EXERCISE AIM ->
Produce an exact copy of the lines from the line containing "Out of pixel" through the last line of the entries below, and only those lines.

═══ RECORDED DATA

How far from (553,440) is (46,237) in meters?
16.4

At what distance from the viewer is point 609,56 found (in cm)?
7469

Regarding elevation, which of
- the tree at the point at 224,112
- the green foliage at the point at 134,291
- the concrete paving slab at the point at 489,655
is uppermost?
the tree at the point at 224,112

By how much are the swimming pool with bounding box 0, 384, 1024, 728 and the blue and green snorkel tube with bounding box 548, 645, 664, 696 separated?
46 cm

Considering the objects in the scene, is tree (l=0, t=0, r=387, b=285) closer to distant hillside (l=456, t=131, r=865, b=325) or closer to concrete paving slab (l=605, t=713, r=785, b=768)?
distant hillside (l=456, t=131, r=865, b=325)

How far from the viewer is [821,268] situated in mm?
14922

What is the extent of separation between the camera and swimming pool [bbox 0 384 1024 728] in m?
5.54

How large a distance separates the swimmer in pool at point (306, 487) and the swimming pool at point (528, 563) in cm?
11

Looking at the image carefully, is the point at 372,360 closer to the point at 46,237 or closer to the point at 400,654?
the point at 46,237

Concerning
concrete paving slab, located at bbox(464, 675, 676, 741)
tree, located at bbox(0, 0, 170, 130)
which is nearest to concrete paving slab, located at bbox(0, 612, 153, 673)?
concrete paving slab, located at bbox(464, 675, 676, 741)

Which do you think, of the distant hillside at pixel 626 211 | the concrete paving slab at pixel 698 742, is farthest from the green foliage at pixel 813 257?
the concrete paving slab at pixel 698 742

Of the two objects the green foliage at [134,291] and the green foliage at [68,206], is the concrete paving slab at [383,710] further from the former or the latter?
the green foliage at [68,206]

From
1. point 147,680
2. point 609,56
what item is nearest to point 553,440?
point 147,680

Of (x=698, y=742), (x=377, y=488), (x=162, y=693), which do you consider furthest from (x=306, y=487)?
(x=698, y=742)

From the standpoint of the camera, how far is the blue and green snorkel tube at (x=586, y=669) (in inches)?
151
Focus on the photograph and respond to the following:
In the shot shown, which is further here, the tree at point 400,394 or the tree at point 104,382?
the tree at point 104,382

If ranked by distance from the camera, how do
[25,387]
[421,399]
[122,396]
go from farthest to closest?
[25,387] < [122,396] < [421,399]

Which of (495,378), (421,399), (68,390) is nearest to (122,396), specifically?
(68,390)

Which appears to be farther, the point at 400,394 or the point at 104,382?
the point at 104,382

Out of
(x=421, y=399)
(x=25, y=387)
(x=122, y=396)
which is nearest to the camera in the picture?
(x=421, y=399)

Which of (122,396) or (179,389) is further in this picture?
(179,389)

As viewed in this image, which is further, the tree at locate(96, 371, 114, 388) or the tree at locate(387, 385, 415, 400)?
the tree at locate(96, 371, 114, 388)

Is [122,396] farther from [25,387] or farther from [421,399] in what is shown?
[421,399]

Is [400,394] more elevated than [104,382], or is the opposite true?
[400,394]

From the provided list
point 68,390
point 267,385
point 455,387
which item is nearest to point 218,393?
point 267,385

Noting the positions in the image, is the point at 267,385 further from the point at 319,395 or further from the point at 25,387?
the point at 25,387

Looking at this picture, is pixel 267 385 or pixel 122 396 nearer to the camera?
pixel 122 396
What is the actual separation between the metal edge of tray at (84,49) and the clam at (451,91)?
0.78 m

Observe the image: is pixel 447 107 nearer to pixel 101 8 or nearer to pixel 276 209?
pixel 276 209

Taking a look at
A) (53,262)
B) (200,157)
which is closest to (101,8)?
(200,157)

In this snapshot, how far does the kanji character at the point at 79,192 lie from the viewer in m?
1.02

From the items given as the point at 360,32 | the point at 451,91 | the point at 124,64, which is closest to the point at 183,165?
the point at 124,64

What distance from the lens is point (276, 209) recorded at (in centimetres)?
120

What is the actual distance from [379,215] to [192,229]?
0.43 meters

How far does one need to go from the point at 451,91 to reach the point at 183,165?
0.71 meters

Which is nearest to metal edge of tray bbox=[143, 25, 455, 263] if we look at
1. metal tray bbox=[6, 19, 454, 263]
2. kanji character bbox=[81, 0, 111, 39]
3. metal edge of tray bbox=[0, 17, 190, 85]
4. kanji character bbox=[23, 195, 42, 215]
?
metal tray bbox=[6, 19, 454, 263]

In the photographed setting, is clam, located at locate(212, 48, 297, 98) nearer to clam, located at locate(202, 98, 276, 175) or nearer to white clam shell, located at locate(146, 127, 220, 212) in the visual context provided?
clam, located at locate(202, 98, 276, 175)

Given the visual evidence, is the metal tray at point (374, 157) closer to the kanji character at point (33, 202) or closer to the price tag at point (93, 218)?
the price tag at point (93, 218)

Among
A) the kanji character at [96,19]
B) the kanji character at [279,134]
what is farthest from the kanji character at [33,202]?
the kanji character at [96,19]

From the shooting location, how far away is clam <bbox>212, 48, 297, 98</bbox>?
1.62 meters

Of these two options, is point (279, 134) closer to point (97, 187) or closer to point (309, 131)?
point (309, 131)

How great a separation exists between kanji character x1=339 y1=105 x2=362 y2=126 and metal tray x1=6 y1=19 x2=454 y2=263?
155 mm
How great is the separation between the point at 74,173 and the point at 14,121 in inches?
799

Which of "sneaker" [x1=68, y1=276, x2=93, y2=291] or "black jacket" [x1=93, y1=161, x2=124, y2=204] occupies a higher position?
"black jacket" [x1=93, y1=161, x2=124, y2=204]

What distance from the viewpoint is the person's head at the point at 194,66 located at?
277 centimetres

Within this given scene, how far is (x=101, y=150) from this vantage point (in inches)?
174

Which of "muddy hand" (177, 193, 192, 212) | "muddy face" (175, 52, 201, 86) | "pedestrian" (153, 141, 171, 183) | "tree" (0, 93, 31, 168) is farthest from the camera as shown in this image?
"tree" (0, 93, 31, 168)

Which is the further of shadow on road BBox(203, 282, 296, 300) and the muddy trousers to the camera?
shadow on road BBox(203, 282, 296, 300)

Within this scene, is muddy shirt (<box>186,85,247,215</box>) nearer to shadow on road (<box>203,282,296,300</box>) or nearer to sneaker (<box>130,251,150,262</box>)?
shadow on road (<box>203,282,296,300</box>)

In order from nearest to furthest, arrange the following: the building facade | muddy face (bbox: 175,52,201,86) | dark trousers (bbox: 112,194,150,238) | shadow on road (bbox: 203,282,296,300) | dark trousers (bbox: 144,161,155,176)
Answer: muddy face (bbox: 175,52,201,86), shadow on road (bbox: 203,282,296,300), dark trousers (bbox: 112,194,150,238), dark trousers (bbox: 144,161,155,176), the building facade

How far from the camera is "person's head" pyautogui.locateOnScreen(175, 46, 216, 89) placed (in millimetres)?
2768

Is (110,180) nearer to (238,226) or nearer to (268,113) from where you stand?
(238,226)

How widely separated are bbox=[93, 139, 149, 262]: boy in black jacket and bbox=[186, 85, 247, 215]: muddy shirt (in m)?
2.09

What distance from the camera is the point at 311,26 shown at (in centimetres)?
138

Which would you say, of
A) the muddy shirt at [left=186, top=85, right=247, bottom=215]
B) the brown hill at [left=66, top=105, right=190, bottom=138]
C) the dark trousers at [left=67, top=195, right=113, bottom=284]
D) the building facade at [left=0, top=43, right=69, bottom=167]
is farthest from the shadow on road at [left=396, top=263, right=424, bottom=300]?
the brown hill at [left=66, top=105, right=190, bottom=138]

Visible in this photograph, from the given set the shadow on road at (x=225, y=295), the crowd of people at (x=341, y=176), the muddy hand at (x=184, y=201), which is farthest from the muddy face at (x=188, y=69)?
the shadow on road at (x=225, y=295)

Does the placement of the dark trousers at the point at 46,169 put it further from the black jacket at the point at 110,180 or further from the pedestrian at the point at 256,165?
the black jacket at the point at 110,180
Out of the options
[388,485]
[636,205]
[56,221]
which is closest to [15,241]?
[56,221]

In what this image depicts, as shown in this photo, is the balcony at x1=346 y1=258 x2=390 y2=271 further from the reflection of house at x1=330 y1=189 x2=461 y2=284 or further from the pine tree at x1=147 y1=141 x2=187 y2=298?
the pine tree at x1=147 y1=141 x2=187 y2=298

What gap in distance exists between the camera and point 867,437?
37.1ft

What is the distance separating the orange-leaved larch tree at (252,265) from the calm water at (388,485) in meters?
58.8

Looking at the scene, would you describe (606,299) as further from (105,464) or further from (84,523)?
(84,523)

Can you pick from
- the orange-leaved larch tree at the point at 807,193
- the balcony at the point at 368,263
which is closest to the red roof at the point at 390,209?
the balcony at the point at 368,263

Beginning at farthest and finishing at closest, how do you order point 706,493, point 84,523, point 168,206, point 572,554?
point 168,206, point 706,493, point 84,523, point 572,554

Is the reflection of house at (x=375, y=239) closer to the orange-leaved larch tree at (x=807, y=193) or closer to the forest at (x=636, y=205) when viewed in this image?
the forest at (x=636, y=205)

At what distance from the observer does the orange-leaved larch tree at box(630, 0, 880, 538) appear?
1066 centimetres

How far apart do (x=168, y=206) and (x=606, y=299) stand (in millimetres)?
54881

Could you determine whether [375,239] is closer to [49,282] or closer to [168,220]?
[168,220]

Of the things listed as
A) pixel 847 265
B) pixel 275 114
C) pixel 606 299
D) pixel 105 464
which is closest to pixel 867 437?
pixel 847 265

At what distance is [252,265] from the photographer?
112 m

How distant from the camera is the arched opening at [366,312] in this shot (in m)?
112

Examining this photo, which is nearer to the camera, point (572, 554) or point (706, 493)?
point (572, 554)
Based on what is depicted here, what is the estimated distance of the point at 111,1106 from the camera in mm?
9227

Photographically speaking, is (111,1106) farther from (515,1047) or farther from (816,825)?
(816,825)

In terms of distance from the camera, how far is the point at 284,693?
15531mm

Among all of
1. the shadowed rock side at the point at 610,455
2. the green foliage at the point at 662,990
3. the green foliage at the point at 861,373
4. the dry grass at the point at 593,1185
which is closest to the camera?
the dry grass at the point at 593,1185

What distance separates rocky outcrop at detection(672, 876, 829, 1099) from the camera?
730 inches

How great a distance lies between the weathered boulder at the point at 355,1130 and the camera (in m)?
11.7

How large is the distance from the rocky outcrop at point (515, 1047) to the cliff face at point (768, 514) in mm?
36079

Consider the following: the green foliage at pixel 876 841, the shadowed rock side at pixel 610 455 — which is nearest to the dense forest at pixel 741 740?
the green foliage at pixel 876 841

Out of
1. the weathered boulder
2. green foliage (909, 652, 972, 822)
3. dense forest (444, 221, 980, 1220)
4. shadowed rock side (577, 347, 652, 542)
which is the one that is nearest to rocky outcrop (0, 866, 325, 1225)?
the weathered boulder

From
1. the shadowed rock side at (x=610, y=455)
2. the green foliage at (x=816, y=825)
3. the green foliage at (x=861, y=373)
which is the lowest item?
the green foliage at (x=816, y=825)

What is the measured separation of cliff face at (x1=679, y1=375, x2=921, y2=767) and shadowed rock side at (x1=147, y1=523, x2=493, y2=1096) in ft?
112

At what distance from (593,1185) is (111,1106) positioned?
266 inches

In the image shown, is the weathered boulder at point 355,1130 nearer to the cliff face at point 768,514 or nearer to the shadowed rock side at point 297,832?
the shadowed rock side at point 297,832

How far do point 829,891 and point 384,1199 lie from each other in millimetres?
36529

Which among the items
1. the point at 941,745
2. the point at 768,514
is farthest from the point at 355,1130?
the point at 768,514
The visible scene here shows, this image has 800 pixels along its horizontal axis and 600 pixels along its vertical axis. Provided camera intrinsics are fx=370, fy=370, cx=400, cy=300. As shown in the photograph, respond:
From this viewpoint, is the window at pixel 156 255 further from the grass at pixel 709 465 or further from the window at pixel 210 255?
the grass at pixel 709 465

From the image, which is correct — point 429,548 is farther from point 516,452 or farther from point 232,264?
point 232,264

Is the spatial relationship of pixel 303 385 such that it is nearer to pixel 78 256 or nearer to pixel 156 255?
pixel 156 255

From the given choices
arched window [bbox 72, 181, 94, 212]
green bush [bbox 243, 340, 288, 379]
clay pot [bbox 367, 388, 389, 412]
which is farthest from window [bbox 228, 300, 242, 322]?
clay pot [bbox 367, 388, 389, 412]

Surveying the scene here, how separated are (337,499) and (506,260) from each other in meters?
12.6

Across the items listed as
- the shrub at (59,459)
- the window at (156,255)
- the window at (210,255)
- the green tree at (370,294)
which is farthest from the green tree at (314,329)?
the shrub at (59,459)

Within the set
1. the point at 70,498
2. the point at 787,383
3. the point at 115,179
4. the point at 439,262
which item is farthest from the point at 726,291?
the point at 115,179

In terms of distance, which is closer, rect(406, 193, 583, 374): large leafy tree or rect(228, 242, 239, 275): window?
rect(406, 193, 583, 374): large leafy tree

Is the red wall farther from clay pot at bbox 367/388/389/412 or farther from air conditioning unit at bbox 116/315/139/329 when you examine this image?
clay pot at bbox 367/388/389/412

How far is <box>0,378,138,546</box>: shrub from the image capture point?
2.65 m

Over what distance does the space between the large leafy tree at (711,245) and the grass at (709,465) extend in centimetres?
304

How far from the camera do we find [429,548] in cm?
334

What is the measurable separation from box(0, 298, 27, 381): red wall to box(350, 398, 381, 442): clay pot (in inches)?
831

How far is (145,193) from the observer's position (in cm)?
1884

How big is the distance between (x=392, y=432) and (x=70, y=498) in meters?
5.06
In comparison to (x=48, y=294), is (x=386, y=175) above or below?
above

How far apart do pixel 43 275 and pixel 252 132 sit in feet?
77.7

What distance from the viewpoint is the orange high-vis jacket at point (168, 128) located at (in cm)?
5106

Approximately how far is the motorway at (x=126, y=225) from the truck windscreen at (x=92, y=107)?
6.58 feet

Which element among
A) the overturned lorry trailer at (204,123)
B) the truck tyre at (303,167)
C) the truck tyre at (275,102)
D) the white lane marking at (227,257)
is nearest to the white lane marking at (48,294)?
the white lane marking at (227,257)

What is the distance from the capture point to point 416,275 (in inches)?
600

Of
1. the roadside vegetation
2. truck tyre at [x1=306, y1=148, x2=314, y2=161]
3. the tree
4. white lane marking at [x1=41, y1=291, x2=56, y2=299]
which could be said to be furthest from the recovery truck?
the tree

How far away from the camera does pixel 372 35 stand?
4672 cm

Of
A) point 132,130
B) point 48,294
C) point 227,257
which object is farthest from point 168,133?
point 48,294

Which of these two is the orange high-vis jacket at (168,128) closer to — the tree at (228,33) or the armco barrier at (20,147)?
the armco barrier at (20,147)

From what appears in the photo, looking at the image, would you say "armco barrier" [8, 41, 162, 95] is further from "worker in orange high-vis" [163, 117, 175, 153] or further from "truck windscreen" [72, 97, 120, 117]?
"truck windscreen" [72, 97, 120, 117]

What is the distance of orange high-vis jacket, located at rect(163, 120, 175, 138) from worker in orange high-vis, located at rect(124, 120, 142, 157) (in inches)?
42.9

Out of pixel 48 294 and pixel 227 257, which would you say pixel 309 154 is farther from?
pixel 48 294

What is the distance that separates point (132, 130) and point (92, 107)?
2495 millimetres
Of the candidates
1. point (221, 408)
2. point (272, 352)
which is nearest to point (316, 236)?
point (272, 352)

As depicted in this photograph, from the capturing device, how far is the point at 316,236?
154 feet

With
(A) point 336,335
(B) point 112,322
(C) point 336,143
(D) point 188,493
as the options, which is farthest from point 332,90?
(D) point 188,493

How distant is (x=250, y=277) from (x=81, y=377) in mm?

══════

FINAL ANSWER ->
Out of pixel 48 294 and pixel 227 257, which would you say pixel 309 154 is farther from?
pixel 48 294

What is the distance that separates point (132, 130) and point (92, 107)?
2495 millimetres
Of the candidates
1. point (221, 408)
2. point (272, 352)
which is nearest to point (316, 236)?
point (272, 352)

As depicted in this photograph, from the capturing device, how far is the point at 316,236?
154 feet

With
(A) point 336,335
(B) point 112,322
(C) point 336,143
(D) point 188,493
as the options, which is farthest from point 332,90?
(D) point 188,493

How distant is (x=250, y=277) from (x=81, y=377) in mm?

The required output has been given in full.